RESPONDING TO THE MMO-BLOGOSPHERE-THINGY

Corpnews thread that started this
Dundee’s blog post
Ubiq’s blog post
Dundee responds back
Anyuzer chimes in

I am but a simple coder, so I haven’t actually been responsible for content design, unlike Dundee and Ubiq. So I tend to agree and disagree with both.

Dundee says that content should drive your systems. To use a generic example, if you are playing Widgets Online, you should first write an experience for your Widgeteer Primes to follow, and then once that is mapped out, you should then write how your players should create Red Widgets and Blue Widgets.

As a game player, I read Dundee’s post and thought “Cool! That makes sense. I want to do fun stuff.” As a coder, I shudder deep inside. During DAOC’s last 2 expansions, I was one of the guys that wrote the code to make the stuff the designers came up with work. A lot of my time was spent telling them “You can’t do that. No, really. You can’t do that. You are on crack. Well, we could theoretically do that, but it will make the server roll over on its back and waggle its legs. Did I mention the crack thing?” The retort was always varying degrees of “But I designed it this way!” Words cannot express how helpful that is.

So, ideally, you have designers who are aware of what your friendly coders are capable of doing (or, as deadline approaches, become ready for the inevitable “OK, this is how we make our stuff work with what support we have NOW” meeting). Or producers that sit on both and say “I want it to work THIS way. Oh, and make it green. I like green.”

These anecdotes, while hopefully amusing, also illustrate that in the barely disguised battlefield that is an MMO production environment, you really do have to come up with content and systems simultaneously.
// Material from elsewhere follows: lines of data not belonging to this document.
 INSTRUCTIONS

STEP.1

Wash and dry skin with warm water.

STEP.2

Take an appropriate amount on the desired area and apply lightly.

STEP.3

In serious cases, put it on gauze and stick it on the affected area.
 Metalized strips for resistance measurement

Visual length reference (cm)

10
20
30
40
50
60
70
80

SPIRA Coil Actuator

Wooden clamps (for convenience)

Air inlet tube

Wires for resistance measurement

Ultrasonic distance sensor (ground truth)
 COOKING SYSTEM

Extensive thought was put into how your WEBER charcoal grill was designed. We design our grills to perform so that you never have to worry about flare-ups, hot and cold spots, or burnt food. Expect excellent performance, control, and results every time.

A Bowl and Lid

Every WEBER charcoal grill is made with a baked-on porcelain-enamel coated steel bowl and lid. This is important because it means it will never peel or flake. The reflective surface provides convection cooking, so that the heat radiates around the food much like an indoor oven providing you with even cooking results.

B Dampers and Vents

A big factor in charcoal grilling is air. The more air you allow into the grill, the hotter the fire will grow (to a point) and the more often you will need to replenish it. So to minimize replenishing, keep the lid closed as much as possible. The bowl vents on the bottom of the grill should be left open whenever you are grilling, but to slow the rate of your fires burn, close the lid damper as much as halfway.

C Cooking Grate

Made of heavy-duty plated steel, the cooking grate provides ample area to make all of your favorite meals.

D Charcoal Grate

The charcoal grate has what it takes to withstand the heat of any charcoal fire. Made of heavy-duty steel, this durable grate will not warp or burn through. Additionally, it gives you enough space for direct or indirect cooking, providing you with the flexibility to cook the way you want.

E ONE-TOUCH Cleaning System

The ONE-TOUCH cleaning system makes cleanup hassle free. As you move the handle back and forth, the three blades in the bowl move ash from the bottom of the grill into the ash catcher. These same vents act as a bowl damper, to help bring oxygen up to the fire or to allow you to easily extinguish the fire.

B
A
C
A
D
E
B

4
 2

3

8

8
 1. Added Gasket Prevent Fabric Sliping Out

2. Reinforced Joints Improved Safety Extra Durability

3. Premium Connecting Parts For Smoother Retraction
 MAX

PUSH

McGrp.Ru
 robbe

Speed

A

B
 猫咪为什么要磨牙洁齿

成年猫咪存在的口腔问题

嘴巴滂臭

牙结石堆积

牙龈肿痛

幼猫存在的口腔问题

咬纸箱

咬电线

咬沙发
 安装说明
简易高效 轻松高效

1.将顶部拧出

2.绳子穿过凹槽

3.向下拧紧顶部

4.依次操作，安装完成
You don’t have the luxury of saying “Hey, we’ll design this, and someone will make it work magically later”, and you hopefully are not forced to say “Well, we get these systems and nothing else, ever, so let’s make it work with what we have.” The art of production is in meeting somewhere between those extremes. Unsurprisingly, Ubiq, who has been on more production teams than Jesus, hammers this point home pretty hard. Don’t promise what you can’t deliver. Be aware of what your guys are capable of. Etc. Etc.

Ubiq’s final point, which Anyuzer had a problem with, is that players are the true producers of an MMO’s content. Well, yes and no. If you have an MMO with no content, people aren’t going to be content with “well, you guys roleplay having fun”. I mean, you can only give a kid a cardboard box and expect him to play with it so many times. Eventually he’s going to want an upgrade to a stick and some leaves or something. You can’t just abdicate completely the process of content creation (and I don’t think Ubiq is advocating this, either). Anyuzer’s problem is more that he doesn’t want to rely on other people for his MMO experience because, well, other people kind of suck.

This is true (and why every successful PVE MMO allows you to solo at least some of the time). But an MMO without people is, well, Morrowind. People are the X factor that makes MMOs what they are. If you ask a person what their favorite MMO is, you will get many different answers. But asking them to describe why will cause those answers to veer back towards shared experiences with others. Friendships, raids, battles, what have you – the shared experience of working through a problem, whatever it is, is what makes MMOs different from Fallout or Planescape: Torment. And this is why MMOs have, to date, gotten away with content and systems that generally would be considered sub-par in single player games. Because you’re not relying on the content solely.

And this is a good thing, because players will ALWAYS burn through whatever content you provide them as quickly as possible. And usually they will resent it, if you place it as roadblocks to the “end game”, because players want to get to where their friends are – which more often than not, is the end game, whatever it is. They want to get to the X-factor, the shared experience. The first time they play your MMO? The first character they make? Then yes, the content you create will be noticed, and hopefully enjoyed. But the fifth and sixth character, created 2 years after your game launched? Yeah, they don’t care any more. They want to catch up to the rest of the guild. NOW.

So the answer, as always, is that you have to do everything. Now. Please. This is why people who work on MMOs tend to go insane and post these long debates on blogs. Hey, it created content for your web browser!